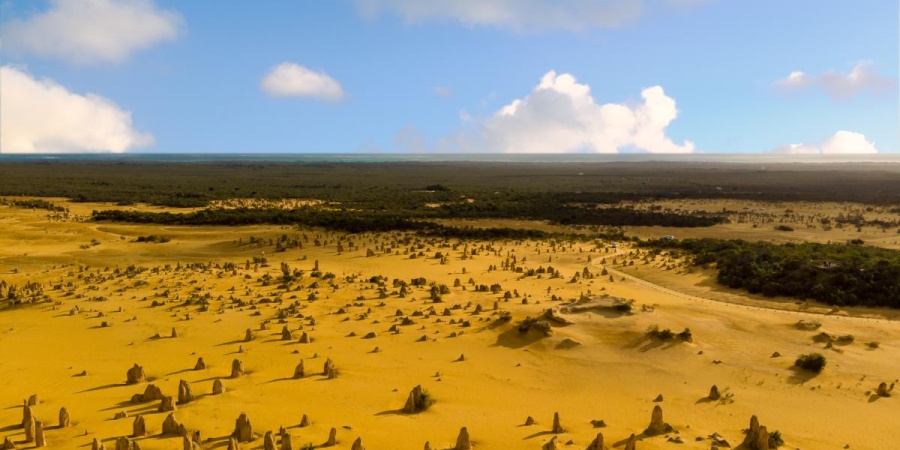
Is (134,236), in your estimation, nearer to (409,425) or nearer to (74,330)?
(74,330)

* * *

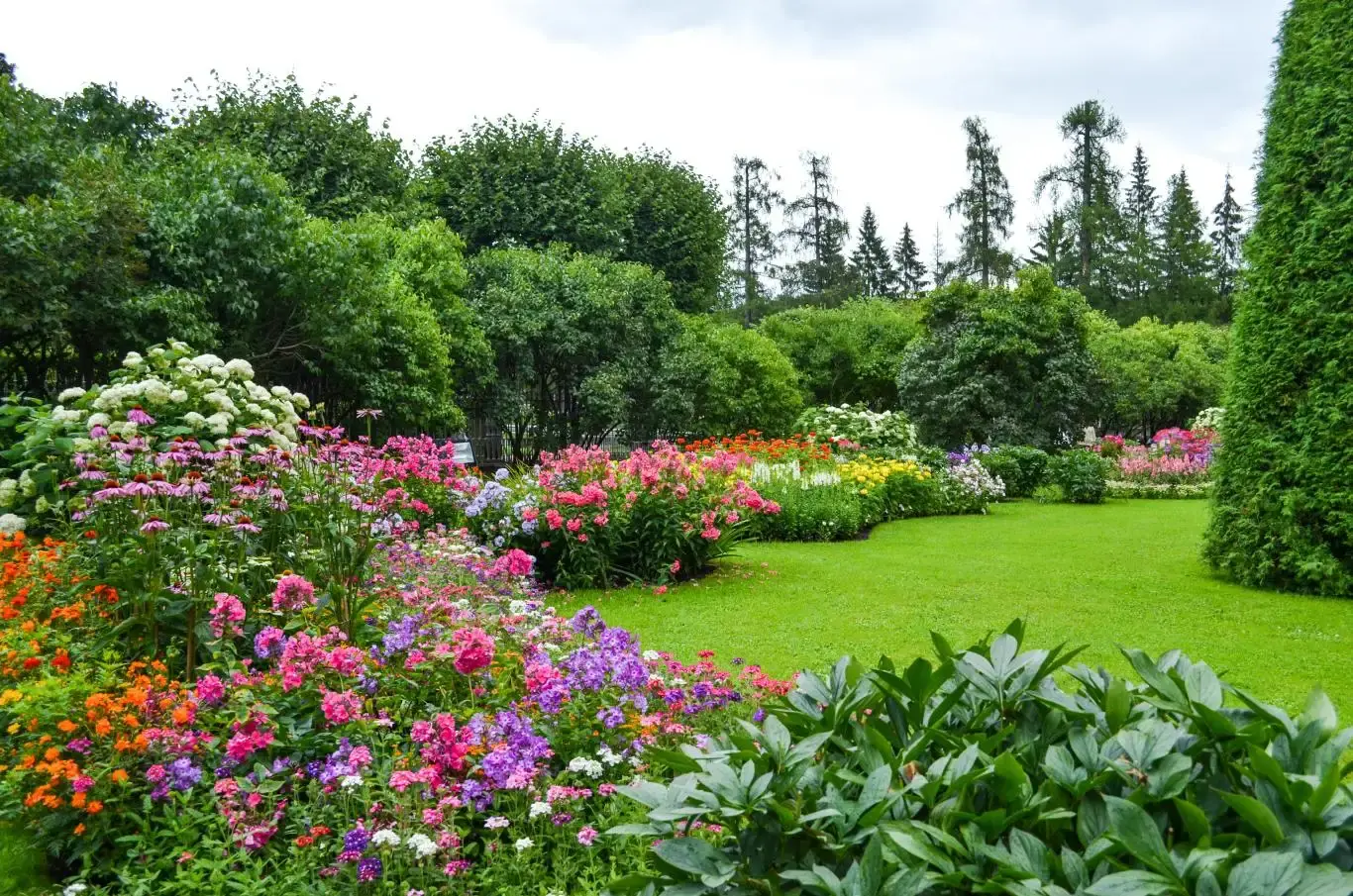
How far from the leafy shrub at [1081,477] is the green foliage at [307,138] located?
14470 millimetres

...

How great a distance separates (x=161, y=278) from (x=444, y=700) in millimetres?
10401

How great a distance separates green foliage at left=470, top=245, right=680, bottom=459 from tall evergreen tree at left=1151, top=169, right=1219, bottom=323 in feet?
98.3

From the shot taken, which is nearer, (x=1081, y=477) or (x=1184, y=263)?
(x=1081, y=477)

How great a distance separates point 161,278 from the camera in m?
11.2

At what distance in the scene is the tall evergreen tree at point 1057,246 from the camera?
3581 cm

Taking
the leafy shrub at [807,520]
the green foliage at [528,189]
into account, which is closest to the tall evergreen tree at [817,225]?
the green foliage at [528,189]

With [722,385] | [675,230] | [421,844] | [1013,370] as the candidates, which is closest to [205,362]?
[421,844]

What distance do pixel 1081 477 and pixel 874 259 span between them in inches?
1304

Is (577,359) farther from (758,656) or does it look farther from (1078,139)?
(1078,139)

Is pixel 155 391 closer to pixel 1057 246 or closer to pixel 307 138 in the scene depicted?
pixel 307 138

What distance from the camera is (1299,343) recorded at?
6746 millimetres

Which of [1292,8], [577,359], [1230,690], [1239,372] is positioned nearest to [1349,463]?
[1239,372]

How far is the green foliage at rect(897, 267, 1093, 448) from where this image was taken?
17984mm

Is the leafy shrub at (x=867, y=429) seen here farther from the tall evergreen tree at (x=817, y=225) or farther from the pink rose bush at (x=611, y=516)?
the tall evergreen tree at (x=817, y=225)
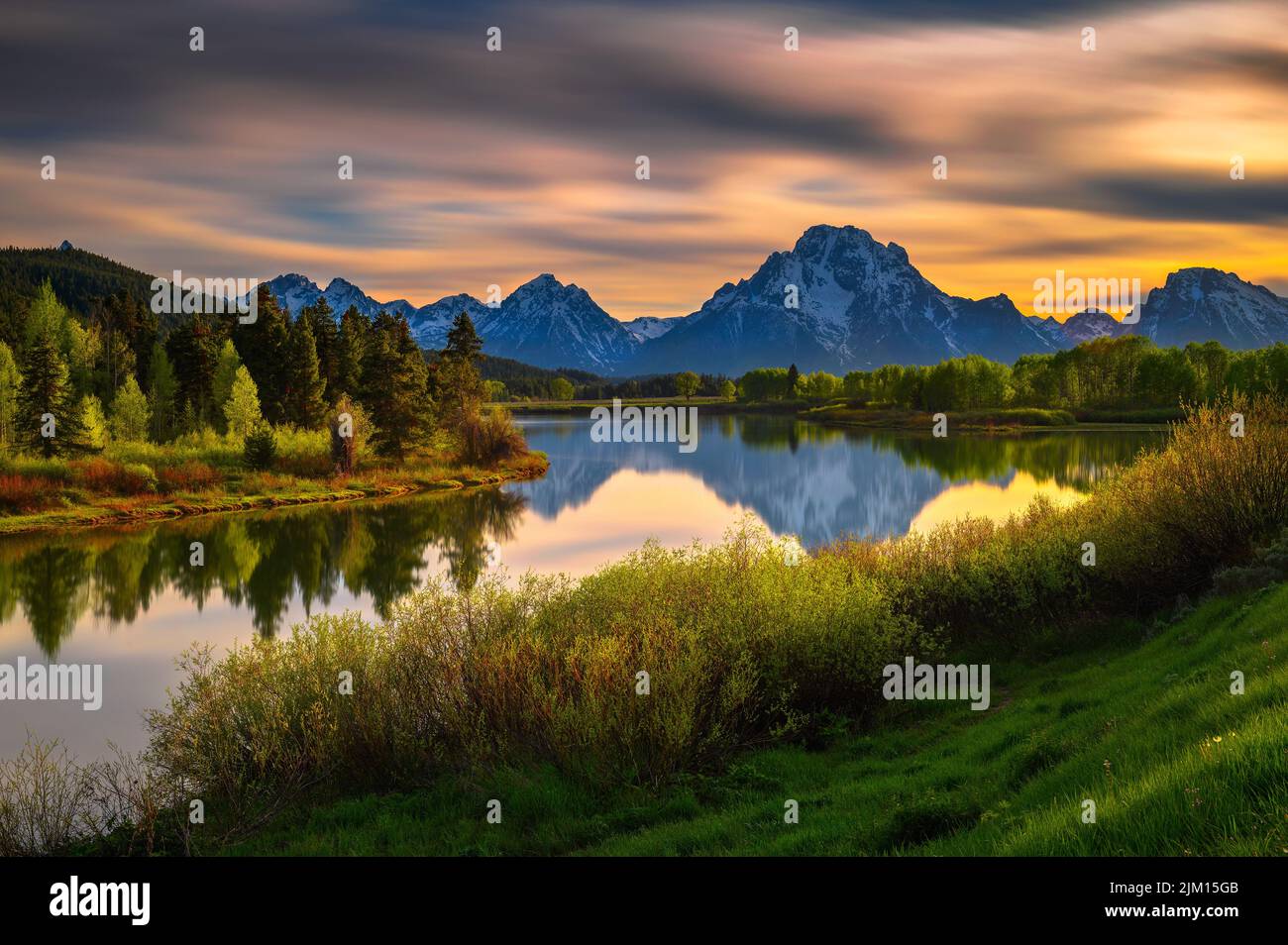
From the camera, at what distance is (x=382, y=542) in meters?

* [Task prompt]: Please quote the lines from the one containing "Is the leafy" through the one containing "From the camera, at", both included, and leave the pictures out of your answer.

* [Result below]:
Is the leafy shrub at (x=867, y=429) seen here farther from the tall evergreen tree at (x=817, y=225) or farther from the pink rose bush at (x=611, y=516)?
the tall evergreen tree at (x=817, y=225)
From the camera, at what distance is (x=382, y=542) in meters?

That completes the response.